On the night of Friday, 20 May I participated in a march held annually in the city of Montevideo, Uruguay since 1996. Similar marches were held in cities and towns in every part of the country.

Participants in the March of Silence 2022, Montevideo, Uruguay

On the main street, 18 July, that runs east to west from the old city to the city’s largest park, tens of thousands came out to walk silently (or at least with a murmuring whisper) in memory of the disappeared.

The poster reproduced here is an example of the 197 different posters carried by some of the participants in the march– one for each of the Uruguayan nationals disappeared by the United States backed civil and military dictatorship that gripped the country from 1973 to 1985.

Lila Epelbaum Slotopolsky was detained, taken prisoner by her government in Maldonado, Uruguay on the fourth of November, 1976. Her family and friends never saw nor heard from her again. They only know that she was secretly murdered by the state and her body secretly disposed of. She is one of 197 desaparecidos (disappeared) during that brutal period of suppression.

Lila Epelbaum Slotopolsky

The U.S. State Department under leadership of Henry Kissinger and the Central Intelligence Agency under leadership of George H.W. Bush, then Admiral Stansfield Turner, then William J. Casey implemented Operation Condor under the administrations of President Richard Nixon and President Gerald Ford.

In Argentina, Chile, and Uruguay people feared by those governments and by the United States for their dissident viewpoints and outspoken opposition, labeled “subversives”, were detained without trial and often killed.
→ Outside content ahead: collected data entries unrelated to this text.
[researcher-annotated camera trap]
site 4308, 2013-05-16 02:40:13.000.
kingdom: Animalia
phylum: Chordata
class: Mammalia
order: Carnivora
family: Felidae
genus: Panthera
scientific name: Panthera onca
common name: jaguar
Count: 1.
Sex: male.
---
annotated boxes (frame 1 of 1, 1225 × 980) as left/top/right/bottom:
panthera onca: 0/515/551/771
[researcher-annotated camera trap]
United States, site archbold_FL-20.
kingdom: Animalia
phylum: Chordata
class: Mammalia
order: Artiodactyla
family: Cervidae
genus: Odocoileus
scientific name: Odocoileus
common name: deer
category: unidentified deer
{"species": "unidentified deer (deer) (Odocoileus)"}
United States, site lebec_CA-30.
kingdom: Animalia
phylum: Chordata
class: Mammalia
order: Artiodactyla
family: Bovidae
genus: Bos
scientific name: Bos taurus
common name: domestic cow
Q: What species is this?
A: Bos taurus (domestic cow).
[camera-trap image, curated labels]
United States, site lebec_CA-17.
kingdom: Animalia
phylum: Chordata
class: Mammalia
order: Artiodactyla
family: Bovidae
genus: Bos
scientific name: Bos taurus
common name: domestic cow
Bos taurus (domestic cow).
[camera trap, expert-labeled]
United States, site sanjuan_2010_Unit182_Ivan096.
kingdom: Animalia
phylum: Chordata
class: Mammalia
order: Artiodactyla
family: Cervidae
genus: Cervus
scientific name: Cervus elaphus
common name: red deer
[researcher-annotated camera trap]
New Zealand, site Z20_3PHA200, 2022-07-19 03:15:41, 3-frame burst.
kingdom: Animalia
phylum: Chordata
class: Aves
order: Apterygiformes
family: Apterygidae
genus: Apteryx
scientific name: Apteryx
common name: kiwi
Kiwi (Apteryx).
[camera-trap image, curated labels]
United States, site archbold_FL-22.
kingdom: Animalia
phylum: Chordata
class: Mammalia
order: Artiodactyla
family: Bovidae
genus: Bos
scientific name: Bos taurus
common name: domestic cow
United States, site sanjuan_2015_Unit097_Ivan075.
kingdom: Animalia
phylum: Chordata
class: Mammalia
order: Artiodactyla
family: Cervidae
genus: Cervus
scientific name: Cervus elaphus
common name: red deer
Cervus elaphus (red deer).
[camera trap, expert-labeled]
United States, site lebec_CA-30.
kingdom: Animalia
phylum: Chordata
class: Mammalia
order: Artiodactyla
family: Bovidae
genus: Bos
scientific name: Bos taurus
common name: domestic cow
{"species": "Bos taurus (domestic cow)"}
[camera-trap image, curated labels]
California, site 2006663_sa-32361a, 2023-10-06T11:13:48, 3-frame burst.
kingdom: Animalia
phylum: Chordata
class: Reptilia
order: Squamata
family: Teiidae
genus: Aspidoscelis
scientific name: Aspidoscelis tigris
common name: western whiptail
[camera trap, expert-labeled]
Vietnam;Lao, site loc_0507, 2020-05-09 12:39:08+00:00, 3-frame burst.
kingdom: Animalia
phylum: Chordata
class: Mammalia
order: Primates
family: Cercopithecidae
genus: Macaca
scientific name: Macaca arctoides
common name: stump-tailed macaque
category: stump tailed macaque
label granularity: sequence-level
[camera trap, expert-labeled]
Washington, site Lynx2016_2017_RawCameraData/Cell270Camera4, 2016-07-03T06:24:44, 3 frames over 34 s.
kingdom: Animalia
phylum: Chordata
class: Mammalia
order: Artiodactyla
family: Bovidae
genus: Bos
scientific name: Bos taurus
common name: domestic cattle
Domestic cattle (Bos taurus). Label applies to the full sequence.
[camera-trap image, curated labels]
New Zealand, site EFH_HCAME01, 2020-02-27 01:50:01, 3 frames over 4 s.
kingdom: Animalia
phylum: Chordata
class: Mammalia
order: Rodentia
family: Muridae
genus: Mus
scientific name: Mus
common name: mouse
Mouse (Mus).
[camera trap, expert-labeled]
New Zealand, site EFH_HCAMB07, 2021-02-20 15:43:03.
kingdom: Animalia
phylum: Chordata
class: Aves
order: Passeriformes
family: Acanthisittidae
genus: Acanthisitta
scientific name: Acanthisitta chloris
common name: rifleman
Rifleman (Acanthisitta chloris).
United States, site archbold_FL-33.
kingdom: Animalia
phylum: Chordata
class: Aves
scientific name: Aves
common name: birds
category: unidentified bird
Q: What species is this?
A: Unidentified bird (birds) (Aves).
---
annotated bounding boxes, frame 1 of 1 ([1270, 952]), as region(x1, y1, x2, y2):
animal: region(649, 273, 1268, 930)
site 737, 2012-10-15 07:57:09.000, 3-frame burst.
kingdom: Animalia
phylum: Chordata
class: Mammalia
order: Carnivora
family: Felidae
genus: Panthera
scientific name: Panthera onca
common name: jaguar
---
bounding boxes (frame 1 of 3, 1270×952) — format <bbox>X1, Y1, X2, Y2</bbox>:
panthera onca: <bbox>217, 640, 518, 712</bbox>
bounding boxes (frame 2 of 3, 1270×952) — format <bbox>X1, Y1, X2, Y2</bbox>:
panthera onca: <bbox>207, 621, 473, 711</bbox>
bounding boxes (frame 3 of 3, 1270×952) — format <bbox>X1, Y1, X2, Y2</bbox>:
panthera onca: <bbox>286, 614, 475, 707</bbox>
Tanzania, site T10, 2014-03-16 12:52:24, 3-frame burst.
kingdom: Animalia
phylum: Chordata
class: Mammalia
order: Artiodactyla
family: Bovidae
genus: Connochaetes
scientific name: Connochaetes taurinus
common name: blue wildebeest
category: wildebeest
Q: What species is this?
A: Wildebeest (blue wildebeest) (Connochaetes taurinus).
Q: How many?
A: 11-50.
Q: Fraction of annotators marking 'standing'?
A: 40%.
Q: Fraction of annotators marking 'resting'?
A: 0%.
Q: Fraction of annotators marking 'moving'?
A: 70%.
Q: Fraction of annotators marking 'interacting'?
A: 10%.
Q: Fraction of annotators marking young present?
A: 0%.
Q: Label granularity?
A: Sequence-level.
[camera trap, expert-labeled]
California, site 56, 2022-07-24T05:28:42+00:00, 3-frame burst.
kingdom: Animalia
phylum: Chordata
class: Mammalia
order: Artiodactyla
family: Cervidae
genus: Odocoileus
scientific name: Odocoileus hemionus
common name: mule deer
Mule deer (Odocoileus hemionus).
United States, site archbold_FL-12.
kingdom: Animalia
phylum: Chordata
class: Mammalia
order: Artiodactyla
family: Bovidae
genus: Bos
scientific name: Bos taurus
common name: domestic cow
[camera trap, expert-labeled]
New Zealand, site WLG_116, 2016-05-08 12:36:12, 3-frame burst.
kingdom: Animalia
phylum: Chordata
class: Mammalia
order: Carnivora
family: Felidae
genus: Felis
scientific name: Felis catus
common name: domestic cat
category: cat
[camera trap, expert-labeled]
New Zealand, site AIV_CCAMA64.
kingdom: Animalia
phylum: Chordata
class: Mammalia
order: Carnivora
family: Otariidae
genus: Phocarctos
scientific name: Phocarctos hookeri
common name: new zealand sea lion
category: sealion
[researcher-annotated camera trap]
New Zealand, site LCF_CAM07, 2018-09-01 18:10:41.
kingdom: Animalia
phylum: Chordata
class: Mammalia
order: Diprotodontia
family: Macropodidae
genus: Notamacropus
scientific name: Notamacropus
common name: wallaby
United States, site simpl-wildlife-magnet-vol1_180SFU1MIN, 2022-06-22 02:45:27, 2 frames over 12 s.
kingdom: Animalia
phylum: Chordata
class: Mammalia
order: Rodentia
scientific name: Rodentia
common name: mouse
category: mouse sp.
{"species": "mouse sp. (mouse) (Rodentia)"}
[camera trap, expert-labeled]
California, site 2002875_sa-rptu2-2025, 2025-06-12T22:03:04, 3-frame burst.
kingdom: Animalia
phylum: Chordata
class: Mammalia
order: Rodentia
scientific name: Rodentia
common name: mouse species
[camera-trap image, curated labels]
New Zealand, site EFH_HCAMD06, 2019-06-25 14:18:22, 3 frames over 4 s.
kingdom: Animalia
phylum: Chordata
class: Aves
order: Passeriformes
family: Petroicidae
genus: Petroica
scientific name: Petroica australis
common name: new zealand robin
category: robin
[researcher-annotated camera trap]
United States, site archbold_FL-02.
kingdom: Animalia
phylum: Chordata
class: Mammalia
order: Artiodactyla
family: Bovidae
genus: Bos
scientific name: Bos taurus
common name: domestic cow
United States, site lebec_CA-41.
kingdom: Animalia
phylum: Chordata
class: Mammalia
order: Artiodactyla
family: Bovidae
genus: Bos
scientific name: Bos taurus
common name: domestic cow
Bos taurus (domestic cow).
One method of disappearing “subversives” was to fly them out over the ocean and dump them out of the plane. This took care of both the murder of the individual and disposal of their body. Very efficient.

The people marching in Montevideo Friday night want to keep their government accountable, forty-five years later, for the crimes of the state during that period– primarily the murder of 197 people. This is 197 too many and not a big number. So you see that Uruguayans have a low threshold of tolerance for state sponsored murder. I would say, and infringement of liberties in general. More, they insist that their government be accountable to them.

March of Silence 2022 Calle 18 Julio, Montevideo, Uruguay

We stand together, moving slowly forward, silently, present. Present with thousands who are present. Present with 197 who died for being outspoken against living under the dictates of a government that ruled at the point of a gun.

The front of the march reaches Plaza de Cagancha, also known as Plaza Libertad, liberty place. A public address system plays the national anthem and all present sing together:

Liberty or death. That which our hearts and souls demand. Liberty. That which heroes will know to accomplish.

I love it. It characterizes liberty not as something to be had or taken, but rather something to demand, and to accomplish continually through heroic choices.

As in the state of New Hampshire, the call of the patriots, “Liberty or Death”. To always demand liberty, even if that requires accepting death (an eventual certainty) as a proximate possibility.